Kate Symondson begins her TLS review of recent editions of Joseph Conrad’s letters and his novel Victory with a reminder of FR Leavis's complaint about Conrad's “insistence on inexpressible and incomprehensible mystery.”

Symondson writes, “Instead of the Victorian preference for pellucid—almost pedantic—hardened detail, mist shrouds and encircles Conrad's fiction. His narratives move seamlessly, almost imperceptibly, between different perspectives and voices. Dramatic scenes—explosions, collisions, shipwrecks, gunshots—are experienced as sensorial derangements, as they ‘happen.' We only come to understand what exactly has happened after the event. Conventionally held opposites collide, elide and even exchange in what Conrad refers to as ‘the incomprehensible alliance of irreconcilable antagonisms.' He makes it impossible to fix to any one understanding, or to see anything directly.”

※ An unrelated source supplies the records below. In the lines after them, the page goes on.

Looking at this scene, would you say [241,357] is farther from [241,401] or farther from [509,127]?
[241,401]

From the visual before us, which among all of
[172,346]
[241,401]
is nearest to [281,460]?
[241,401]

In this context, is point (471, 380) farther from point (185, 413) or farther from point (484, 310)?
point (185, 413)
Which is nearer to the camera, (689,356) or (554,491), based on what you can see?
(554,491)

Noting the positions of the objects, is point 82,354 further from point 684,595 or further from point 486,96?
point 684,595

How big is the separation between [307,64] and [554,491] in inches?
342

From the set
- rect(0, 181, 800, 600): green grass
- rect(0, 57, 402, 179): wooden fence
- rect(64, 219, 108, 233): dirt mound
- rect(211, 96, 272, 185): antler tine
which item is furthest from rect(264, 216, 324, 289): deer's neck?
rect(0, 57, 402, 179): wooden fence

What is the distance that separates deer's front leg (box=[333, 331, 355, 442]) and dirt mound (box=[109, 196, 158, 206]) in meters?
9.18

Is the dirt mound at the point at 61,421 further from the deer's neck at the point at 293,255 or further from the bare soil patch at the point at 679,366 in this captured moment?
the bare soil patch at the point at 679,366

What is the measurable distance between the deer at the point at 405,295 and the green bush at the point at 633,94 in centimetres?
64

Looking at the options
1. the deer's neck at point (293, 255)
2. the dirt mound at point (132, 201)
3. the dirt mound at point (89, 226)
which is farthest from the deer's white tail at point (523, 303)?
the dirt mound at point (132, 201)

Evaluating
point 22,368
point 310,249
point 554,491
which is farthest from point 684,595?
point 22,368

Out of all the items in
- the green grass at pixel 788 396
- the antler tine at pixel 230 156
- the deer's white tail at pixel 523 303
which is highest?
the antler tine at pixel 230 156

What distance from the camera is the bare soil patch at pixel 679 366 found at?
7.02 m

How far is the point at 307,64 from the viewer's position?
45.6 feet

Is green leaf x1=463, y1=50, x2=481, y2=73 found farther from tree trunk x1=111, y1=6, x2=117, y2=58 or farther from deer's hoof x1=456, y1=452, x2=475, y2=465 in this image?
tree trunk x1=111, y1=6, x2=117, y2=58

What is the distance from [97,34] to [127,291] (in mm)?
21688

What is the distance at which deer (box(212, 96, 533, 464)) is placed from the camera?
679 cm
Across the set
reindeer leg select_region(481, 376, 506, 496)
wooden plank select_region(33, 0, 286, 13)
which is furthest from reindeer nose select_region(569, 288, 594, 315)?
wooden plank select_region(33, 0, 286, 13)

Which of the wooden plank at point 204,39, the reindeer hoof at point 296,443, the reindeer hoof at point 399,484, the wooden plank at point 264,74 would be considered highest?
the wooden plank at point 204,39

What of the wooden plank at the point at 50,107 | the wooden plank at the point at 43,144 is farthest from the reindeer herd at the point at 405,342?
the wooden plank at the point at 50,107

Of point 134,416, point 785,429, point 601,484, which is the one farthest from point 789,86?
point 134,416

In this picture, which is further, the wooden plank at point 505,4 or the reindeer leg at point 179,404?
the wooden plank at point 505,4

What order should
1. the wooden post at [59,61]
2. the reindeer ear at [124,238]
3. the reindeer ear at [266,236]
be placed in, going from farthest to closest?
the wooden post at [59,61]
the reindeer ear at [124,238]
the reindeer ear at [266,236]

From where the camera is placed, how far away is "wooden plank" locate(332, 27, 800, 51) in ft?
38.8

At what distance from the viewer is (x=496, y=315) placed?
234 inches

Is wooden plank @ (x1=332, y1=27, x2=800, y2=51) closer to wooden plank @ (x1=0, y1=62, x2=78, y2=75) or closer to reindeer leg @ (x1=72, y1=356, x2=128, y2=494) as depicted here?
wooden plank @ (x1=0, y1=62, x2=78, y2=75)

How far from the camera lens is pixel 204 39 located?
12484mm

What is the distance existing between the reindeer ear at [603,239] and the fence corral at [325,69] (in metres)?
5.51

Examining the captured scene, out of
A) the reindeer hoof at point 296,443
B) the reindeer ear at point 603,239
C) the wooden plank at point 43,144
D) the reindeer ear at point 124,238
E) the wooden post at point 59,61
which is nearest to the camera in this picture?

In short, “Conrad's incomprehensibility tended to ‘muffle' rather than ‘magnify.'” Ultimately, Symondson doesn't think this a weakness: Conrad's “metaphysically infused, hazy vision inexhaustibly fascinates readers” and “the chasm-like quality of ‘what isn't said' creates a space to be filled by the reader.”

The opaqueness is a principled one. In a letter to Sidney Colvin, Conrad complains that “I have not been very well understood. I have been called a writer of the sea, of the tropics, a descriptive writer, a romantic writer - and also a realist. But as a matter of fact all my concern has been with the ‘ideal' values of things, events and people.”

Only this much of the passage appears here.